Maricopa County Democratic Party Chair Ann Wallack Not Running for Re-Election
Shortly after the election, I asked Wallack about the high number of early and provisional ballots left to count, and the charge by some that this deluge was due to a voter-suppression effort targeting Latinos.
At that time, she said she believed the problem to be countywide and not exclusive to certain precincts. So I asked if her assessment was the same, now that the unofficial tally is done.
"I do still believe it's a county-wide problem, the number of provisionals," she explained. "I think it's OK to have provisionals because it gives people another chance to vote. But we need to figure out why. It may be the process at the polling places, but a lot of things contributed to it."

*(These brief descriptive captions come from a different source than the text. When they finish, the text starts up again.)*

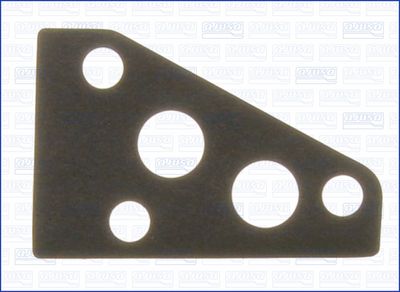 Blīve, Eļļas filtrs AJUSA 00710000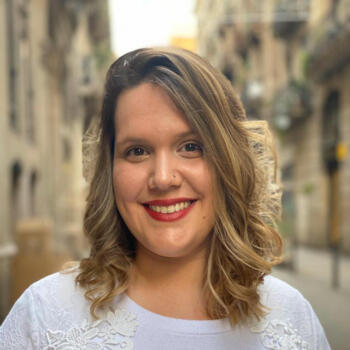 Canguro en Mataró: Laura GA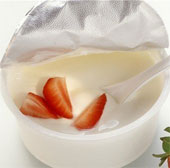 Unexpected benefits from probiotics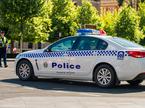 policija, avstralska policija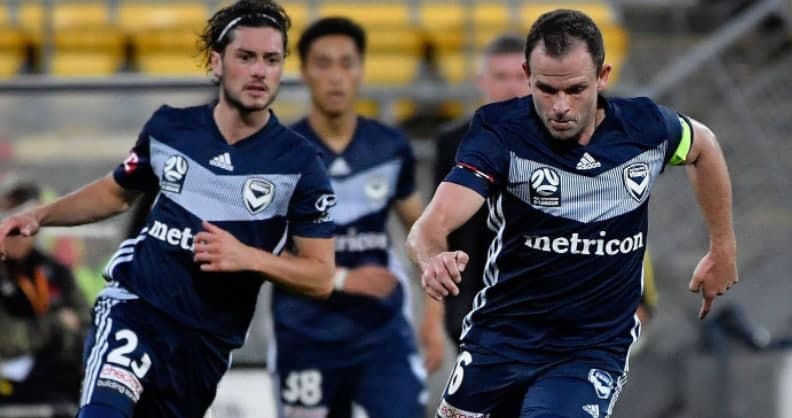 澳洲甲前瞻：墨尔本胜利近期表现出色 布里斯班狮吼中卫停赛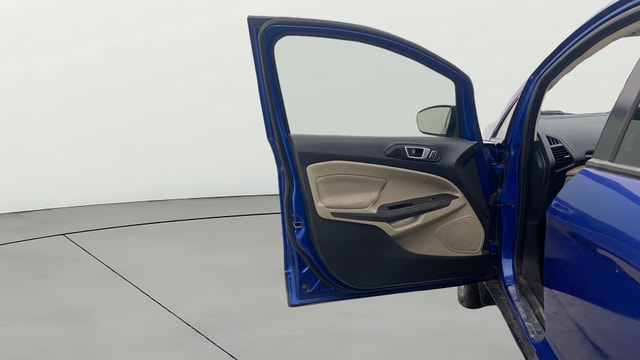 View Ford EcoSport Image 39 Used Ford EcoSport Image 39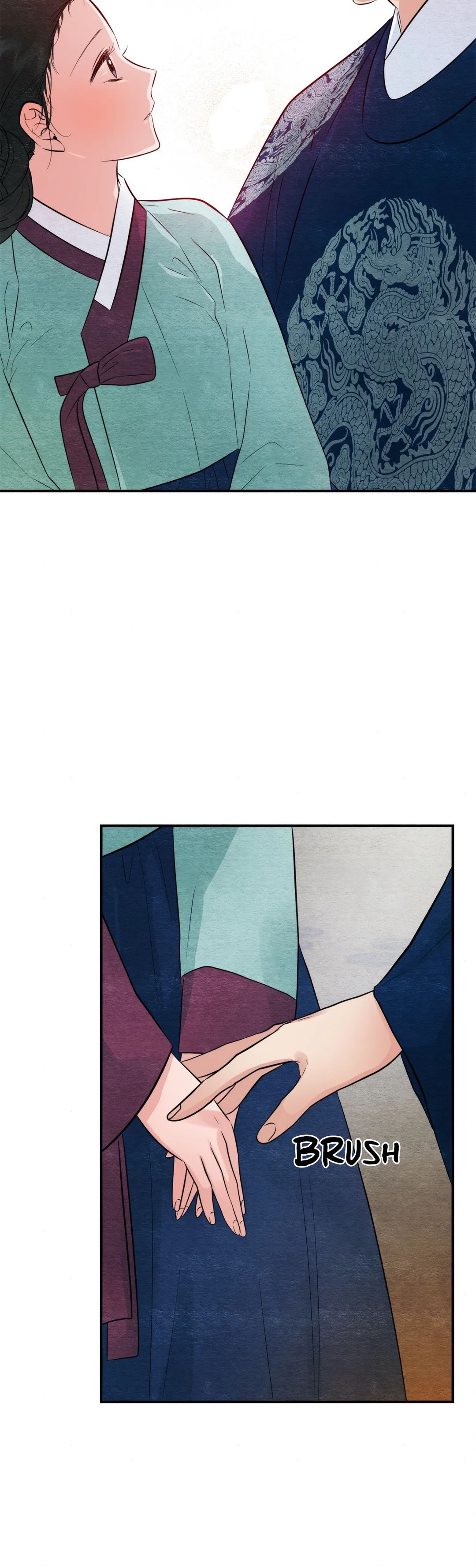 Wild Eyes Chapter 40 image 13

County Dems have asked for additional info from the Maricopa County Recorder's Office and are hoping that a post-canvass analysis will suss out the reasons for the provisional ballot overload.
How can her fellow Dems help avoid this situation in the future?
In a recent e-mail to the party faithful, Wallack had an answer: Recruit more precinct committeepersons, who in turn will recruit more Democratic poll workers and observers.
"The best way to reduce the number of provisional ballots is to have good poll workers who care about our side," Wallack wrote in her e-mail, "and to have observers who can ensure that voters are in the correct polling place."
She also states in the e-mail that, according to what county elections is telling her, "49% of all provisionals are due to PEVL voters not voting by mail and showing up at polling places. And 82% of the provisionals are valid."
Recruiting new PCs should be a priority for new county officers, she explained, as well as reaching out to minority voters and residents on the West Side.
"When I took the job of MCDP Chair 4 years ago I emphasized the importance of PC recruitment," reads the e-mail. "I gave up on it and I now regard it as a major failure."
A look at the PC spreadsheets online at the recorders office website, confirms a serious deficit in Democratic PCs, with 444 open D positions, more than 40 percent of the slots allotted for Dems in the county.
(Note: This is assuming my spreadsheet calculations are correct. Feel free to double-check me.)
Getting on the ballot to fill one of those positions is relatively easy, just a matter of garnering 8-to-10 signatures, says Wallack.
"And you and your spouse count," Wallack told me of the petition. "Republicans do this stuff in their sleep, they're joiners...Democrats, they tend to hang back."
And complain a lot.
Though Wallack didn't say that. That's me talkin'.